- Route of US 70 in Oklahoma highlighted in red

Route information
- Maintained by ODOT
- Length: 289.81 mi (466.40 km)
- Existed: December 7, 1926–present

Major junctions
- West end: US 70 / US 183 at the Texas state line in Davidson
- I-44 Toll / H.E. Bailey Turnpike near Randlett; I-35 in Ardmore; US 77 in Ardmore; US 69 / US 75 in Durant; Indian Nation Turnpike near Hugo;
- East end: US 70 at the Arkansas state line near Eagletown

Location
- Country: United States
- State: Oklahoma
- Counties: Tillman, Cotton, Jefferson, Carter, Marshall, Bryan, Choctaw, McCurtain

Highway system
- United States Numbered Highway System; List; Special; Divided; Oklahoma State Highway System; Interstate; US; State; Turnpikes;
| ← US 69 |  | → SH-71 |

= U.S. Route 70 in Oklahoma =

Highway in Oklahoma

U.S. Route 70 (abbreviated US-70) is a transcontinental U.S. highway extending from Globe, Arizona to Atlantic, North Carolina. Along the way, 289.81 mi of its route passes through the state of Oklahoma. Entering the state south of Davidson, the highway serves Oklahoma's southern tier before exiting the state east of Broken Bow. It serves the cities of Ardmore, Durant, Hugo, and Idabel, as well as Tillman, Cotton, Jefferson, Carter, Marshall, Bryan, Choctaw, and McCurtain counties.

US-70 was first established in Oklahoma in 1926. The highway's initial path (which entered the state in Cotton County, further east than it does today) included several deviations from the present-day route, serving Walters and following a more northerly course between Ardmore and Madill. US-70 did not enter Tillman County until 1945. The modern route between Ardmore and Madill was not established until 1984 when it received the US-70 designation.

==Route description==
US-70 enters Oklahoma in Tillman County, crossing the Red River from Texas, concurrent with US-183. The two routes head north into Davidson, where they split; US-183 continues north toward the county seat of Frederick, while US-70 turns due east. It leaves Davidson, passing south of the Hackberry Flat Wildlife Management Area. Approximately 11+1/2 mi east of Davidson, the highway serves as the southern terminus of State Highway 54 (SH-54), which connects US-70 to Hollister. Continuing east from the SH-54 junction, US-70 next enters Grandfield, where it begins a concurrency with SH-36. The two highways proceed east from this junction, leaving Tillman County, US-70 having traveled for 30.78 mi within its boundaries.

US-70/SH-36 pass into Cotton County, heading southeast along the southern limit of Devol, which is served by SH-70B, a spur from US-70. US-70 and SH-36 turn back to the east, coming to a junction about 4 mi east of Devol, where SH-36 splits away to the south. US-70 then comes to an interchange with Interstate 44 (I-44). This interchange, I-44 exit 5, is the southern terminus of the H. E. Bailey Turnpike. US-277 and US-281 exit the Interstate at this point, forming a triple concurrency with US-70 as it continues east toward Randlett. There, the three routes serve as the southern terminus of SH-70C. At the southeast corner of the Randlett limits, US-277/US-281 turn north, while US-70 continues on its due east course. At Taylor, 7 mi east of Randlett, US-70 meets SH-5B at its southern terminus. Further to the east, US-70 serves as the southern terminus of another state highway, SH-65. US-70 then exits Cotton County.

» **EXERCISE DATA**
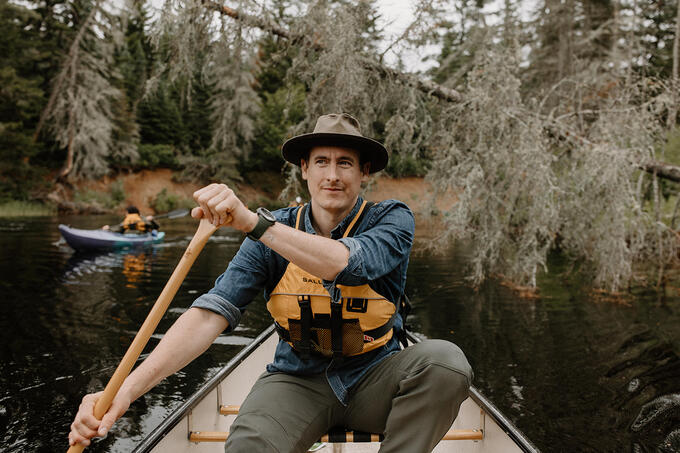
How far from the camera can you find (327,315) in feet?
5.93

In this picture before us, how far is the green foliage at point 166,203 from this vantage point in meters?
24.8

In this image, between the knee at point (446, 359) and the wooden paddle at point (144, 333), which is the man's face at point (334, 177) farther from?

» **WORK TASK A**
From the article on U.S. Route 70 in Oklahoma, copy out the passage starting with "U.S. Route 70 (abbreviated" and going on through "and McCurtain counties.".
» **WORK TASK B**
List the cities that the opening paragraph of the article on U.S. Route 70 in Oklahoma says the highway serves.
» **WORK TASK C**
According to the article on U.S. Route 70 in Oklahoma, why does US-70 form a triple concurrency as it continues east toward Randlett?

» **SOLUTION A**
U.S. Route 70 (abbreviated US-70) is a transcontinental U.S. highway extending from Globe, Arizona to Atlantic, North Carolina. Along the way, 289.81 mi of its route passes through the state of Oklahoma. Entering the state south of Davidson, the highway serves Oklahoma's southern tier before exiting the state east of Broken Bow. It serves the cities of Ardmore, Durant, Hugo, and Idabel, as well as Tillman, Cotton, Jefferson, Carter, Marshall, Bryan, Choctaw, and McCurtain counties.

» **SOLUTION B**
Ardmore
Durant
Hugo
Idabel

» **SOLUTION C**
At the I-44 interchange (exit 5), US-277 and US-281 leave the Interstate and join US-70. The three routes then run together east toward Randlett.